Данные для пространственного мышления по изображениям
------------------------------------------------------------

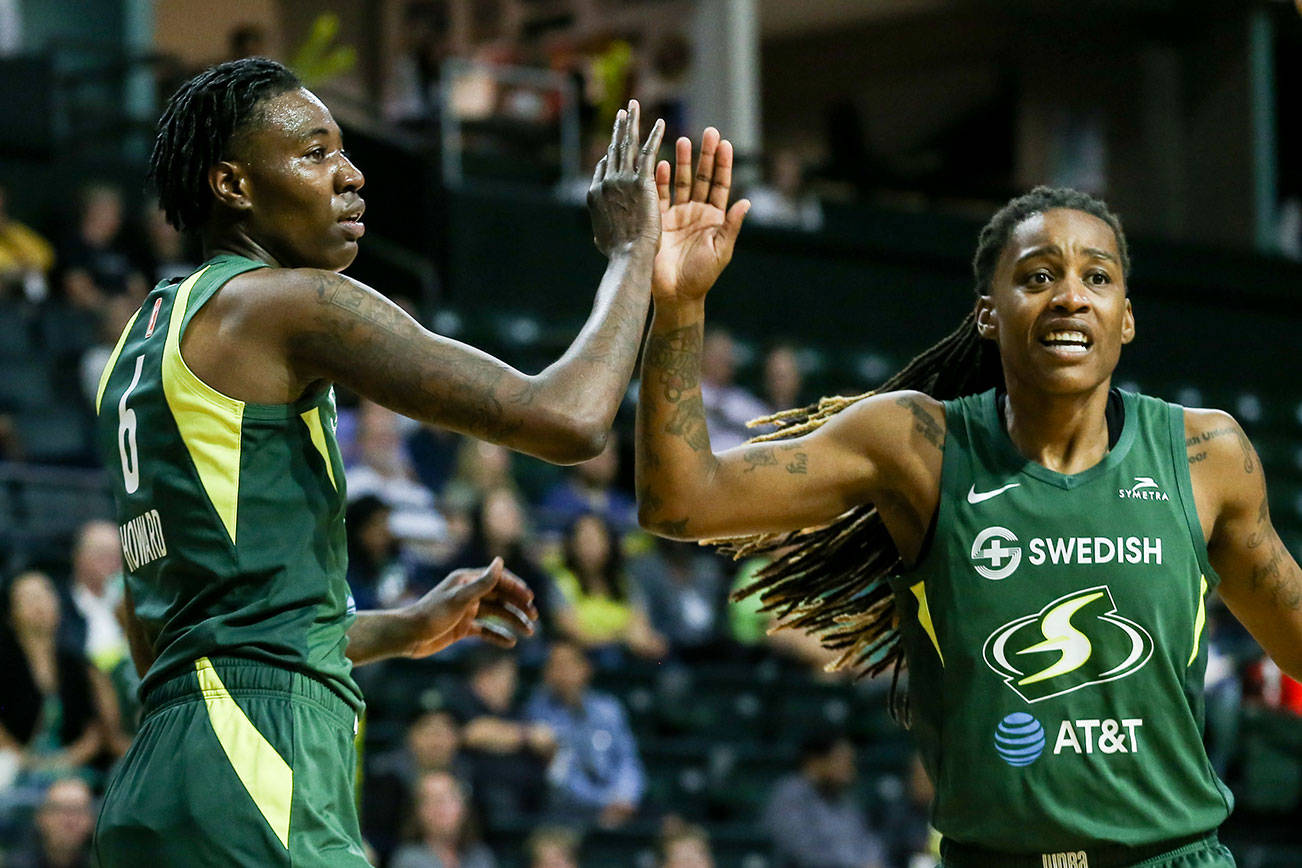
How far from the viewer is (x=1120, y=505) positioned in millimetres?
3219

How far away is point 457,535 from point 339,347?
20.6 ft

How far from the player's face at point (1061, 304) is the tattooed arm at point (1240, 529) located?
0.74 feet

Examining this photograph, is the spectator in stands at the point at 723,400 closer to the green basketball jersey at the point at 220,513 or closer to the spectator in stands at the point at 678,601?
the spectator in stands at the point at 678,601

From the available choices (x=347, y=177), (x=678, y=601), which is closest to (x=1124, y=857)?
(x=347, y=177)

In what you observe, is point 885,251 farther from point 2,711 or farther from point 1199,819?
point 1199,819

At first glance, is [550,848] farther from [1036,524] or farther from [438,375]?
[438,375]

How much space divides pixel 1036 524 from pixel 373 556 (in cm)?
537

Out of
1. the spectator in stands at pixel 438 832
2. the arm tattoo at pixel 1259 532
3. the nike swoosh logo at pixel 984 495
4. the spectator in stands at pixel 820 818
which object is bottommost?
the spectator in stands at pixel 820 818

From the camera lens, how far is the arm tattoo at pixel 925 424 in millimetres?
3326

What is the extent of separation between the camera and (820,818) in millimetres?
8711

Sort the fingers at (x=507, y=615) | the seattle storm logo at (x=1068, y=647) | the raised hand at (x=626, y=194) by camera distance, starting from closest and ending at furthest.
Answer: the raised hand at (x=626, y=194) < the seattle storm logo at (x=1068, y=647) < the fingers at (x=507, y=615)

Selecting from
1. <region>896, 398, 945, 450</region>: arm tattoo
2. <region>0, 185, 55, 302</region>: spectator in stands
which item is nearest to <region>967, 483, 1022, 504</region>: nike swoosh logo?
<region>896, 398, 945, 450</region>: arm tattoo

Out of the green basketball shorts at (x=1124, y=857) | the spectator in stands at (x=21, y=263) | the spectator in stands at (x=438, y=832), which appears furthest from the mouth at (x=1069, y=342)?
the spectator in stands at (x=21, y=263)

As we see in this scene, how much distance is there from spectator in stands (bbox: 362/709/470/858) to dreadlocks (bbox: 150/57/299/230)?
4.79m
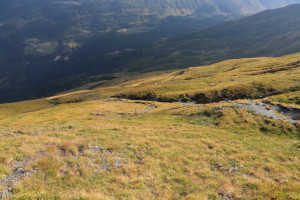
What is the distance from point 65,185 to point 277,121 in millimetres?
32094

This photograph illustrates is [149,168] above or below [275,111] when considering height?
above

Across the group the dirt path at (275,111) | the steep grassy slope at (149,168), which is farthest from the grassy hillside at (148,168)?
the dirt path at (275,111)

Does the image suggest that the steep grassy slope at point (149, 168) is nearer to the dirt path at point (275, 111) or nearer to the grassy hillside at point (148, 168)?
the grassy hillside at point (148, 168)

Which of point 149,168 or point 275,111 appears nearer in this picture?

------------------------------------------------------------

Задание:
Выпишите из материала выше все строки без изменений. Картинки в ответ не включайте.

Ожидаемый ответ:
How far from the viewer is (x=1120, y=505) positioned in millimetres?
3219

How far away is point 457,535 from point 339,347?
20.6 ft

How far from the player's face at point (1061, 304) is the tattooed arm at point (1240, 529) located?
0.74 feet

Examining this photograph, is the spectator in stands at the point at 723,400 closer to the green basketball jersey at the point at 220,513 or closer to the spectator in stands at the point at 678,601?
the spectator in stands at the point at 678,601

From the available choices (x=347, y=177), (x=678, y=601), which is closest to (x=1124, y=857)?
(x=347, y=177)

In what you observe, is point 885,251 farther from point 2,711 or farther from point 1199,819?
point 1199,819

At first glance, is [550,848] farther from [1036,524] or farther from [438,375]?
[438,375]

How much space divides pixel 1036 524 from pixel 373 556 (in cm)?
537

Out of
1. the spectator in stands at pixel 438 832
2. the arm tattoo at pixel 1259 532
3. the nike swoosh logo at pixel 984 495
4. the spectator in stands at pixel 820 818
which object is bottommost?
the spectator in stands at pixel 820 818

From the camera lens, how far is the arm tattoo at pixel 925 424 in millimetres?
3326

What is the extent of separation between the camera and (820,818) in millimetres?
8711

Sort the fingers at (x=507, y=615) | the seattle storm logo at (x=1068, y=647) | the raised hand at (x=626, y=194) by camera distance, starting from closest and ending at furthest.
Answer: the raised hand at (x=626, y=194) < the seattle storm logo at (x=1068, y=647) < the fingers at (x=507, y=615)

Selecting from
1. <region>896, 398, 945, 450</region>: arm tattoo
2. <region>0, 185, 55, 302</region>: spectator in stands
which item is nearest to <region>967, 483, 1022, 504</region>: nike swoosh logo?
<region>896, 398, 945, 450</region>: arm tattoo

Out of the green basketball shorts at (x=1124, y=857) | the spectator in stands at (x=21, y=263) | the spectator in stands at (x=438, y=832), which appears furthest from the mouth at (x=1069, y=342)?
the spectator in stands at (x=21, y=263)

As we see in this scene, how much distance is there from spectator in stands (bbox: 362/709/470/858) to dreadlocks (bbox: 150/57/299/230)?
4.79m
What is the distance from point 65,185 to point 277,121 in millimetres?
32094

This photograph illustrates is [149,168] above or below [275,111] when considering height?
above

Across the group the dirt path at (275,111) | the steep grassy slope at (149,168), which is farthest from the grassy hillside at (148,168)?
the dirt path at (275,111)

Does the image suggest that the steep grassy slope at point (149, 168) is nearer to the dirt path at point (275, 111) or nearer to the grassy hillside at point (148, 168)?
the grassy hillside at point (148, 168)

Which of point 149,168 or point 275,111 appears nearer in this picture?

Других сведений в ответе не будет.